When deciding what to order next, Angela and I knew we wanted to share something, and narrowed the choices to peri peri chicken and local grouper. The chicken won out, mainly because shrimp and mussels had featured in some of our recent home-cooked meals.
Peri Peri sauce is a good way to go with chicken, and this rendition left nothing undone. The skin of the bird (half a chicken) was blackened well by the flames, and the meat, both dark and white, was moist and full of smoke and peri peri flavor. Patatas Bravas and a mixture of scallions, cashews, and black sesame seeds nestled alongside the main course.

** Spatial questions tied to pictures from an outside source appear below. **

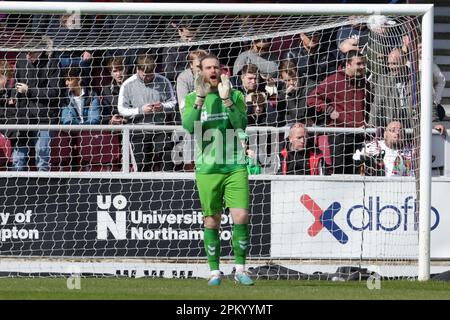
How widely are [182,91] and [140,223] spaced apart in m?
1.57

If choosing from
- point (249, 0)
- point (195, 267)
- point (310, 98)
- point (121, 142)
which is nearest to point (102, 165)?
point (121, 142)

We arrived at Stage at 6:30 that evening, and an hour or so later the place was completely full, and lively. Some might find it noisy — high ceilings can wreak sonic havoc — but the flavors of the food should pull your senses away from the sounds.
Dessert was all that remained, and it was Garam Masala Cheesecake. I wanted more spice, but the peach compote was a revelation. Bracing, acutely acidic, and intriguingly approaching sweet, our final course, while making us remember Thanksgivings past, was a fine close to the evening.
The wine list at Stage is small, but includes a few solid bottles, such as Son of a Butcher, from Y. Rousseau, and Diatom, from Brewer-Clifton. Corkage is $25.
Marathe has plans to open a traditional Indian restaurant in the area, and based on the flavors he’s creating at Stage, it should be embraced by the area’s diners. Until then, they’ll have to settle for his current body of work.